Получаю я предписание явиться к Княжнину; тогда он обер-полициймейстером был; бедовый такой. Ну, думаю, вот тебе и раз! Попался! А сам не знаю, что сделал? Кажется ничего особенного и жаловаться было. некому и не за что. Думаю, верно заметил что нибудь. Быть беде! Ну. делать нечего, одеЛся, надел ботфорты, которые мне от Адуевского достались, и отправился. Дрожу весь от страха. Я тебе говорю, он у нас бедовый был. Прихожу туда. и смотрю: там еще четверо тоже помощников надзирателей: Дубинкин, Попов, Богданов и Карелин.

—         Что вы, говорю, господа, здесь делаете?

—         Велено, говорят, явиться.
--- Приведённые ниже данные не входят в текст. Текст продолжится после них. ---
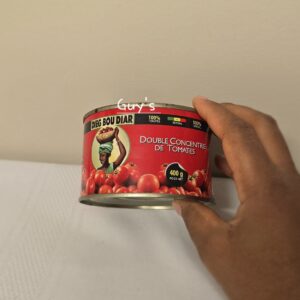 Tomate concentrée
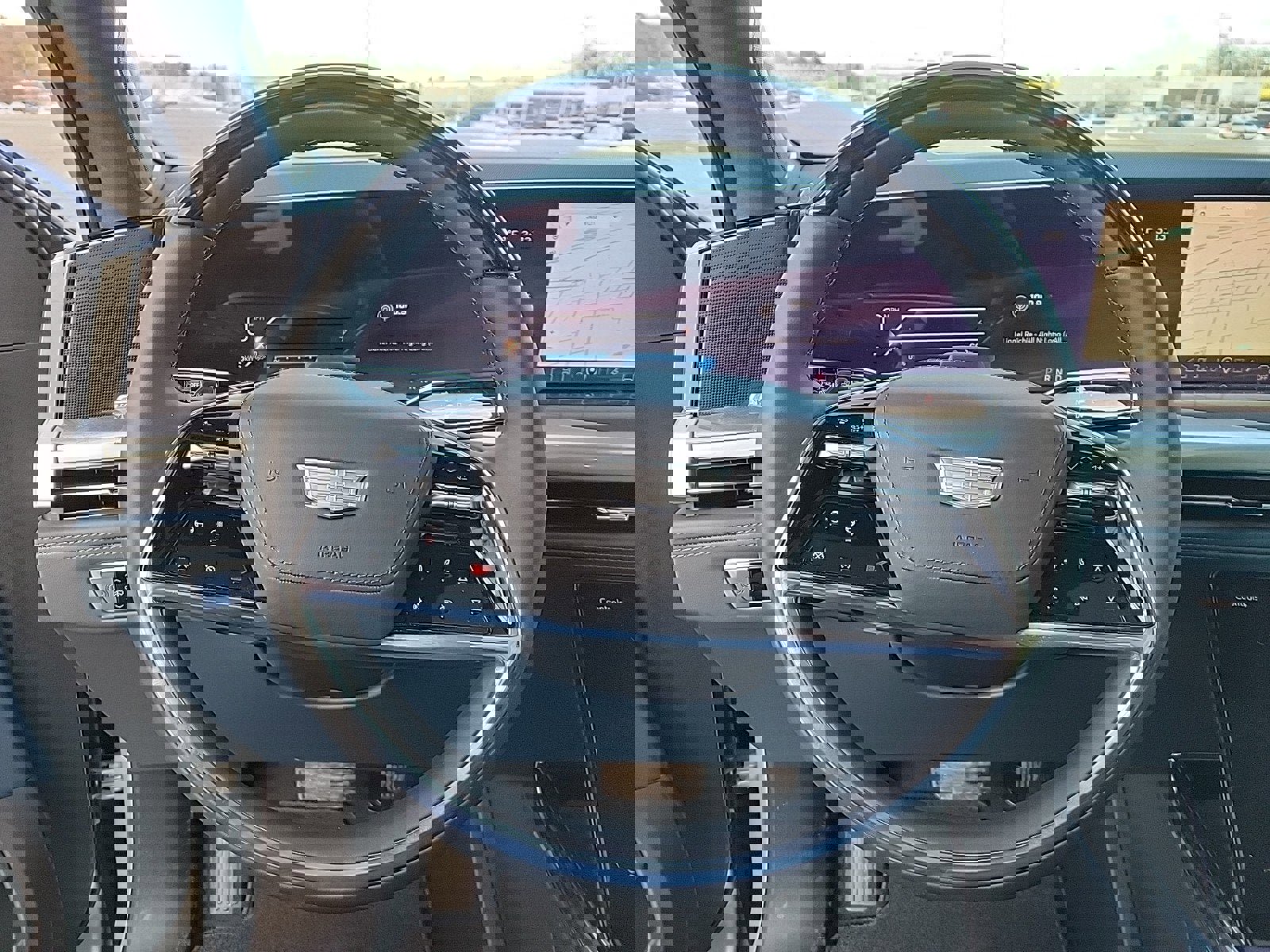 New 2025 Cadillac Escalade IQ Luxury 2 image 22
Показывают мне приказ, я им тоже.

Что бы это значило такое, ума не приложим, а самих так лихорадка и бьет от страха.

Выходит Княжнин. Нас так и обдало.  

Со страху одурели просто. Поклонились ему кое как, ждем что будет.
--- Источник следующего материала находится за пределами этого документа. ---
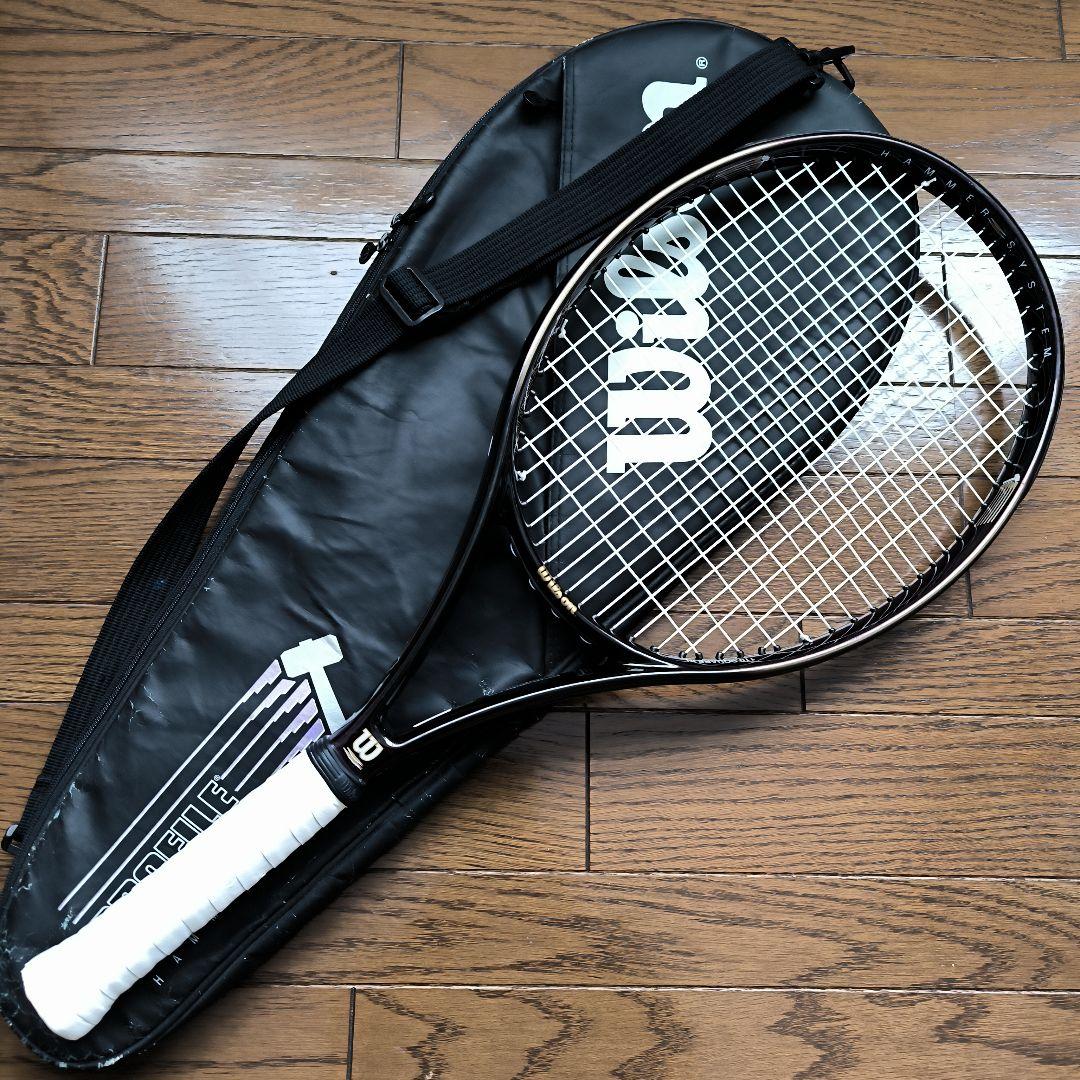 WILSON profile Hammer G3 110平方 ケース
—         Господа, говорит нам Княжнин, я считаю вас за хороших офицеров, исправных, дельных и скромных, как должны быть настоящие, хорошие полицейские офицеры, знающие свое дело и обязанности.

Мы поклонились. С души-то, знаешь, поотлегло.

—         Я, говорит Княжнин, вас из всех выбрал. Помните это! Отправтес к Подушкину плац-майору в крепость и явитесь к нему. Вы поступаете в его распоряжение. Отправляйтесь.

Пошли мы от обер-полицмейстера, да еще зашли на углу Кирпичного переулка в трактир, выпили, закусили; Богданов с Дубинкиным в бильярд поиграли.

Зачем это нас к Подушкину? Что это значит? думаем себе. Носилис, знаешь, слухи, что судят бунтовщиков и будто осудили, а никто ничего не знал, никому и не в домек. А нам, братец мой, этого и на мысль не приходило.

Дубинкин с Богдановым было заигрались, ну другие стали торопить: пора, говорим, велено к девяти часам явиться, а уж девять есть.

Пошли мы. Приходим в крепость, явились к плац-майору Подушкину, говорим: честь имеем явиться; присланы от г. обер-полицмейстера в ваше распоряжение!

— Хорошо, говорит, господа. Подождите.

Проводили нас там в комнату, зеркала этакия огромныя стоят в золоченных рамах. Ну поставили нам две восковые свечи. Тогда еще этих стеариновых и в помине не было, никто их и не знал. Везде горели сальные свечи, а в богатых домах и у нас в парадных случаях — восковые. Дороги были, стеариновые куда дешевле. Ну, слушай! Сидим мы и смеемся между собой: вот дескать в крепость попали! А в крепости-то сидеть не так дурно; лучше чем в конторе-то.